Silent Cal seemed an odd addition to
the presidents, but he did attend 10 baseball games while he was in office from
1923 to 1929. He was the first president to attend a World Series opener and
the first to throw out a first pitch at a World Series game.
Coolidge didn’t lose an election in 30
years in politics, so he was thought lucky. Fans credited the “Coolidge luck”
with the Washington Senators’ winning two of their three pennants. They won the
1924 World Series and the American League championships in 1925, during his
tenure.
These
days, a president who ventures into a stadium may get booed. That’s what
happened when President Barack Obama threw out the first pitch of the season at
Nationals Park in 2010. What did he expect when he put on a Chicago White Sox
cap?
Coolidge wasn’t much of a baseball fan,
but his wife, first lady Grace Coolidge, was.
Called the “first lady of baseball,” she
kept a scorecard at games and when she couldn’t be there in person listened on
the radio. The Coolidges were in the stands at the first game of the 1924 World
Series, when the president decided it was time to go back to the White House. The
score was 2-2 in the ninth inning.
“When he rose to leave, the first
lady, resplendent in her `good luck’ necklace of seven ivory elephants,
snapped, `Where do you think you’re going? You sit down,’ seizing his coattails
to emphasize her point.
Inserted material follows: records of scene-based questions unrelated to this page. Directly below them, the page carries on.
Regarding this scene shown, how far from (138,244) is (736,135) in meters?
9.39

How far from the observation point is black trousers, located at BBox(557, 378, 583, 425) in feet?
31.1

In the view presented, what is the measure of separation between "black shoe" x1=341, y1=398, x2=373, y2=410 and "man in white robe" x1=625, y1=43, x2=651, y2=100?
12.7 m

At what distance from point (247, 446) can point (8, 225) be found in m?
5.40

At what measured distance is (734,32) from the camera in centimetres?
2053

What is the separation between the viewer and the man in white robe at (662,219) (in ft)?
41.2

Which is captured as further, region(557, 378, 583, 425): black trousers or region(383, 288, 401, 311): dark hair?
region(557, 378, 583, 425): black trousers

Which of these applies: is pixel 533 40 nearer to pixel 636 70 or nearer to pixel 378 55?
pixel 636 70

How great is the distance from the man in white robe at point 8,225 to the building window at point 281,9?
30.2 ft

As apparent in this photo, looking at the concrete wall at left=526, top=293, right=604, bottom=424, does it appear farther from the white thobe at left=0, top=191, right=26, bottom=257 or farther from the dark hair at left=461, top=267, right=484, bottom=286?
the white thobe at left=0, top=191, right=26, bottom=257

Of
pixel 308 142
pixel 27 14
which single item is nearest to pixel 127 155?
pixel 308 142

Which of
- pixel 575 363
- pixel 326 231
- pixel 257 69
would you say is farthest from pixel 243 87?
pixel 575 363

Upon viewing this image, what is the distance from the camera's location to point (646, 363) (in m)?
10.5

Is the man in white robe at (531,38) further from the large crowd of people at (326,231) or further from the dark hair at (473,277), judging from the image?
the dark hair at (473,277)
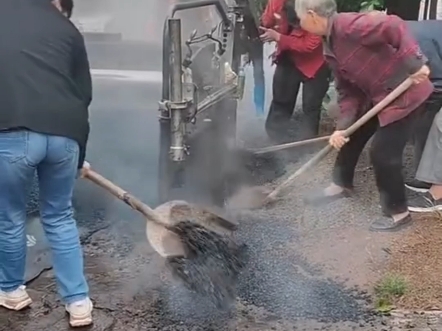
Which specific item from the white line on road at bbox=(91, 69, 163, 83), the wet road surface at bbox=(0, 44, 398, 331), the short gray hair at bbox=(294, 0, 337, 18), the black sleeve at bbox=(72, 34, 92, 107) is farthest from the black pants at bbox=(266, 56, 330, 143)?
the black sleeve at bbox=(72, 34, 92, 107)

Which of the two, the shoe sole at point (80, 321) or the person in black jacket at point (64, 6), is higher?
the person in black jacket at point (64, 6)

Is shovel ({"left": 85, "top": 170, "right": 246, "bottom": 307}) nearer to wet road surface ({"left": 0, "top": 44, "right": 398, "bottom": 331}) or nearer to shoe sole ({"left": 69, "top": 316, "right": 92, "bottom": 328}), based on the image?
wet road surface ({"left": 0, "top": 44, "right": 398, "bottom": 331})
Coolidge obeyed and stayed on to see the Giants win in
extra innings,” William Bushong, chief historian of the White House Historical
Association, writes in an essay.
Grace Coolidge told a presidential
historian that her husband never played baseball or any other sport, and “He
did not share my enthusiasm for baseball,” John Sayle Watterson reports in his
2009 book, “The Games Presidents Play: Sports and the Presidency.”
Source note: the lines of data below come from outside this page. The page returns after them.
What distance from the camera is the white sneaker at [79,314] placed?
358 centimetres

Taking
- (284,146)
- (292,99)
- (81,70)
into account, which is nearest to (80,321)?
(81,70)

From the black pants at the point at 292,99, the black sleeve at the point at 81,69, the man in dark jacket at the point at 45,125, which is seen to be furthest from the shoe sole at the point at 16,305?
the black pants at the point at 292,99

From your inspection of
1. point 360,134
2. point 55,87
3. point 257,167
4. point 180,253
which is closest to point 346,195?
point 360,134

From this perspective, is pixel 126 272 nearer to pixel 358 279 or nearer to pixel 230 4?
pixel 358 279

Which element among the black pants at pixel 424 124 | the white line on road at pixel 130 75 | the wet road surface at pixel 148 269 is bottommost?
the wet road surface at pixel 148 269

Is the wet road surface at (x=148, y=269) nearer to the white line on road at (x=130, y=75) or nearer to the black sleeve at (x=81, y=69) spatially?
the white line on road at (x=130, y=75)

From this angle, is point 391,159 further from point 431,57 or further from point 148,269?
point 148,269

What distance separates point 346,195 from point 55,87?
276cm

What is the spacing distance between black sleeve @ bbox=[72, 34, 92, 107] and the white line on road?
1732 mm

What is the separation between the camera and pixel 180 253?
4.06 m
Watterson knocks Coolidge as “athletically
challenged,” the worst natural athlete in presidential history from 1901 to
2005.
The new focus on Coolidge and baseball
is the result of an unusual partnership. For the first time, the historical
association, a nonprofit dedicated to preserving the White House and educating
the public, has joined in a multi-year agreement with a sports team, the
Nationals.
The 30th president is also the
subject of the association’s 2015 official Christmas ornament, which celebrates
Coolidge’s lighting in 1923 of the first national Christmas tree on the
Ellipse. The ornament is itself a Christmas tree with 14 decorations that
commemorate events in Coolidge’s life, including a baseball. An LED light is
incorporated in the design, another first.
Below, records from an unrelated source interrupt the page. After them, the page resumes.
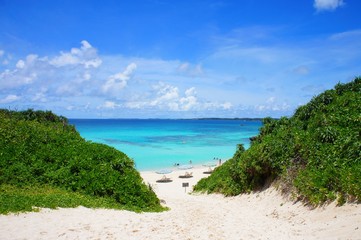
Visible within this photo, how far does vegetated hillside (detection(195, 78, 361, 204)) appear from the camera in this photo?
13.0m

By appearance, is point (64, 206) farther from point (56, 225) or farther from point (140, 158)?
point (140, 158)

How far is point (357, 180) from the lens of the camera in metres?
11.5

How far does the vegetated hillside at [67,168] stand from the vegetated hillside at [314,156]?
6.69m

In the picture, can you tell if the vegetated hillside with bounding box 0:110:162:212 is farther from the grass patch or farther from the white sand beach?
the white sand beach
Racing Presidents make personal
appearances outside the ball park, and Coolidge likely will be in demand. While
most
historians rank him among our worst presidents, blaming his policies for the
start of the Great Depression in 1929, Coolidge is the
darling of Tea Partiers and right-wing talkers, who love his disaffection for
big government and taxes.
Ronald Reagan put Coolidge’s portrait in the Oval
Office and praised his policies, and several books recently have tried to put
Coolidge’s policies in a better light.
Today’s Washington fans hope for a revival of the
Coolidge luck when they hear those magic words: “Play ball!”